C’est une belle mission pour l'animateur de permettre à chacun d'être en état de l'entretenir et de la cultiver, sans cesse, encore et encore…
De vieux sage à vieux fou, pourquoi choisir ? On peut naviguer de l'un à l'autre selon la saison, son moral ou son humeur.
L'animation doit offrir la possibilité (les possibilités) de trouver ou de retrouver un espace de liberté et d'expression (parfois depuis l'enfance).
Finalité de l'animation
Il est nécessaire de trouver un statut particulier à la personne âgée au travers de l'animation.
Il faut considérer l'animation comme une méthode, et les animations comme des activités.
Les animations sont différentes de l'animation, elles sont un substitut qui remplit un vide. Si ce n'est pas une fin en soi, elles ne sont toutefois pas à rejeter.
L'animation interroge à de nombreux niveaux l’identité de la personne âgée et tout particulièrement celle du résident.
Maintenir la personne âgée dans sa réalité relationnelle et sociale quotidienne en lui donnant les outils d'une représentation positive de soi, c’est l’objectif principal d’un projet d’animation.
Le Projet d'animation
Il comporte 4 grandes dimensions :
- Humaniser les pratiques : pudeur, respect de l'intimité, être chez soi dans l'établissement, permettre l’adaptation de l'individu dans ce qui est devenu son milieu naturel.

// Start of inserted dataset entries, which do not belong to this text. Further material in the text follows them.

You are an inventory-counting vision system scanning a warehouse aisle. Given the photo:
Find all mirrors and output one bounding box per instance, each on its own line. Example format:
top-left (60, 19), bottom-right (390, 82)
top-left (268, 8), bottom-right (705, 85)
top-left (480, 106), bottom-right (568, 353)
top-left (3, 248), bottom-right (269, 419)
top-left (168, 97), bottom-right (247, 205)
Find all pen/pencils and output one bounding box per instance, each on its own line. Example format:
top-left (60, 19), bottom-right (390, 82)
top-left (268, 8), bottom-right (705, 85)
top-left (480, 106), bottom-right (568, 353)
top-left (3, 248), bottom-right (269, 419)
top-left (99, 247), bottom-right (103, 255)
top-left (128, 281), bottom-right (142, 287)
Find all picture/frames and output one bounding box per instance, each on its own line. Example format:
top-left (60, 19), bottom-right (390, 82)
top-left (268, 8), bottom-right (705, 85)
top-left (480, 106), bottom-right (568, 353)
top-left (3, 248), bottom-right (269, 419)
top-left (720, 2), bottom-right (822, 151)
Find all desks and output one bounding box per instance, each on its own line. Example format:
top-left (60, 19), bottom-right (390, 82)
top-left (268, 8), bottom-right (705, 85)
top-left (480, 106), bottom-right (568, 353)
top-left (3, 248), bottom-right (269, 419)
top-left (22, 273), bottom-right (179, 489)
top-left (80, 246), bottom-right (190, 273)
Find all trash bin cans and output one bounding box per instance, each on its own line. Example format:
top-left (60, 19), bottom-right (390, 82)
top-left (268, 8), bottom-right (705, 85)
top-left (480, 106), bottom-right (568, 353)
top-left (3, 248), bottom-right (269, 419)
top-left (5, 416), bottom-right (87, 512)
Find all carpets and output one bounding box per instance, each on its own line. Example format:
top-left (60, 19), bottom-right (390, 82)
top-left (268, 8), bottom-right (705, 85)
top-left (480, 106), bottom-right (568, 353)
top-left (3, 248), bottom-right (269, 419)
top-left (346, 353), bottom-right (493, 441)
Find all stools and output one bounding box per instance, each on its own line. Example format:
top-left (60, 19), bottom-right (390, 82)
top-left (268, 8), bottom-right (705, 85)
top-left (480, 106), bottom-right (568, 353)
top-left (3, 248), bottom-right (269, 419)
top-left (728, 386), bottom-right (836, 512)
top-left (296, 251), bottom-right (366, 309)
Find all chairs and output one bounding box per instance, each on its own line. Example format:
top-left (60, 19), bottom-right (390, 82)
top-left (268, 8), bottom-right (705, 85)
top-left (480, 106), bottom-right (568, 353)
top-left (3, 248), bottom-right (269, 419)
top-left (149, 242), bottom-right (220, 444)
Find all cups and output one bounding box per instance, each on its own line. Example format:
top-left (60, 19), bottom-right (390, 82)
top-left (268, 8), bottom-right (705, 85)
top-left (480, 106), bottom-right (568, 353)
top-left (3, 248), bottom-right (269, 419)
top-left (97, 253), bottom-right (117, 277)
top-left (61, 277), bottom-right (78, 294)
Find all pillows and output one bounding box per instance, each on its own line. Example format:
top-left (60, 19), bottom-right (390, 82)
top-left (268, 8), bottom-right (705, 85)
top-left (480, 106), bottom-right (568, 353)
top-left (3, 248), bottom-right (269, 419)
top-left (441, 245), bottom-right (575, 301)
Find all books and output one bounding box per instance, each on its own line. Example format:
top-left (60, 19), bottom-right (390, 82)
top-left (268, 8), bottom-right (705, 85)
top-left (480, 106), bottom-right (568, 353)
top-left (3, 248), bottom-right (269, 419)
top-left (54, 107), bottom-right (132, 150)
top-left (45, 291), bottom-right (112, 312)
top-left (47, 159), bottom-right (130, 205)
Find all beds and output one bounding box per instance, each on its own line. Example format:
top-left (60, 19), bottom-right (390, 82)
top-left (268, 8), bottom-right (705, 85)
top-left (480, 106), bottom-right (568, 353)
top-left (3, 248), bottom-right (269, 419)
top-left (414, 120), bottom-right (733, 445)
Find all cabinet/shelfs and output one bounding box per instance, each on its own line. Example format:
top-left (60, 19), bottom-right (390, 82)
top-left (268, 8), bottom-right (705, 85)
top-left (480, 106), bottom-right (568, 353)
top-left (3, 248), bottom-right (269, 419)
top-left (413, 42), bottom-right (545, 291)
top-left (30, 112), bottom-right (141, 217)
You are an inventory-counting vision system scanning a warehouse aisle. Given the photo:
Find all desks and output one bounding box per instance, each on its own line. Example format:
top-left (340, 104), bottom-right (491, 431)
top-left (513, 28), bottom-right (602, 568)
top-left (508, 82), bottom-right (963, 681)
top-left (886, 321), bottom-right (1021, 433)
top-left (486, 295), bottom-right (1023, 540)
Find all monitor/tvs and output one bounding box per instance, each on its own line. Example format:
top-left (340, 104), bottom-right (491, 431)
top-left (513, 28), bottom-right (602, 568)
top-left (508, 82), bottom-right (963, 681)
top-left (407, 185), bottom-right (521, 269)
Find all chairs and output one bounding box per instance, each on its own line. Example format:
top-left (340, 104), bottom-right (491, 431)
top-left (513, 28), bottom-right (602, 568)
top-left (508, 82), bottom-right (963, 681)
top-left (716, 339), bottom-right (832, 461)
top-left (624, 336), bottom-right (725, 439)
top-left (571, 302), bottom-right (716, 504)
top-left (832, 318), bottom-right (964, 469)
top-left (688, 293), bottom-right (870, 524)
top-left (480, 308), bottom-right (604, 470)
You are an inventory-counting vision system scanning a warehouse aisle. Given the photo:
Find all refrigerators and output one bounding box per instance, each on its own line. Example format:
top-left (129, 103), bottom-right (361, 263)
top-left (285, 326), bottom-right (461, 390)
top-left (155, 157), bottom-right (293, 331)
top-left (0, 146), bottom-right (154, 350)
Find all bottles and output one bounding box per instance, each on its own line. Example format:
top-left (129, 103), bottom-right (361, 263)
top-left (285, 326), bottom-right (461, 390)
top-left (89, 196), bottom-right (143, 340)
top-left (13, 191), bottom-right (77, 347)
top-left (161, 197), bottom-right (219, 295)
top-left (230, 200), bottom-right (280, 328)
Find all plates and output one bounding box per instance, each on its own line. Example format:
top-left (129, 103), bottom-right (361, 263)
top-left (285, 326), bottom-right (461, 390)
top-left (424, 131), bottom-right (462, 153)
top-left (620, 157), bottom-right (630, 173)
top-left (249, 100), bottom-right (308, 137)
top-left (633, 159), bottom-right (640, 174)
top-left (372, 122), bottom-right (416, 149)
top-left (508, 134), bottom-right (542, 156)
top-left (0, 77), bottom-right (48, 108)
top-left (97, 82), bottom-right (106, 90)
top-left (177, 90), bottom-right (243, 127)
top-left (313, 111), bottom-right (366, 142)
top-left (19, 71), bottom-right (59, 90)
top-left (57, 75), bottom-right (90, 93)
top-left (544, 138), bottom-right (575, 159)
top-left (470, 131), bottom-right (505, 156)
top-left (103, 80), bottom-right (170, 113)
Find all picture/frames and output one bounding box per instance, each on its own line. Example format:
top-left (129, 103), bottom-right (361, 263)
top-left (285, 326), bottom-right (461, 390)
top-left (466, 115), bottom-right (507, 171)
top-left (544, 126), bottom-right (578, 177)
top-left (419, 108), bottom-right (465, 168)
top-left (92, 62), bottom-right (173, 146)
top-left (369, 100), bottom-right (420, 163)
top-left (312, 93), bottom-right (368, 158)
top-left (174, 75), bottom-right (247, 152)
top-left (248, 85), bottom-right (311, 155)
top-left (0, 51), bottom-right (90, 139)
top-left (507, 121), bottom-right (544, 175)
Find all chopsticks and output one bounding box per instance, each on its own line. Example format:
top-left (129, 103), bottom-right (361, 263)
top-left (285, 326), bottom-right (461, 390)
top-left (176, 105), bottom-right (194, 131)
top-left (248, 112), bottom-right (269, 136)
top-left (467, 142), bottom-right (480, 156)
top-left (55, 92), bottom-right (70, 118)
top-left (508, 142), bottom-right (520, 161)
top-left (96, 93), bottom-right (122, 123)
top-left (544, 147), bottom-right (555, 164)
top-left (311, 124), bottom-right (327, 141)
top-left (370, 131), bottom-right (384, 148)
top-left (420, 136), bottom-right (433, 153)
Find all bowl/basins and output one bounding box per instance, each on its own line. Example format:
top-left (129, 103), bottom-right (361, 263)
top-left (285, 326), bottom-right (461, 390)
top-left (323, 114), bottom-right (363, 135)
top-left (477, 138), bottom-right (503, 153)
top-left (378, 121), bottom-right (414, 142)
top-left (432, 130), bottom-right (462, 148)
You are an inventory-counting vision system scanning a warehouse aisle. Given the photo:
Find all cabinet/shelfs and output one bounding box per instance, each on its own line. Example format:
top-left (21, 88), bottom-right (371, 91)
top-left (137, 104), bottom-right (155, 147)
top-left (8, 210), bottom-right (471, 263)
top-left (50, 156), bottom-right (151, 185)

- S'approprier l'espace de vie : on présuppose de concevoir l'institution comme un chez soi (même collectivisé). Les espaces de vie sont des lieux communs et privés auxquels il faut donner du sens, une vie, un contenu. Il faut matérialiser qualitativement l'environnement pour le bien-être de la personne âgée.
- L'intégration dans le groupe : multiplier les sollicitations pour rencontrer tous les acteurs de l'établissement avec qui on peut imaginer un travail ou une activité commune.
- Développer les relations entre les résidents : établir un alter-ego (cet autre vieux) un système d'échanges est essentiel dans un but de partage.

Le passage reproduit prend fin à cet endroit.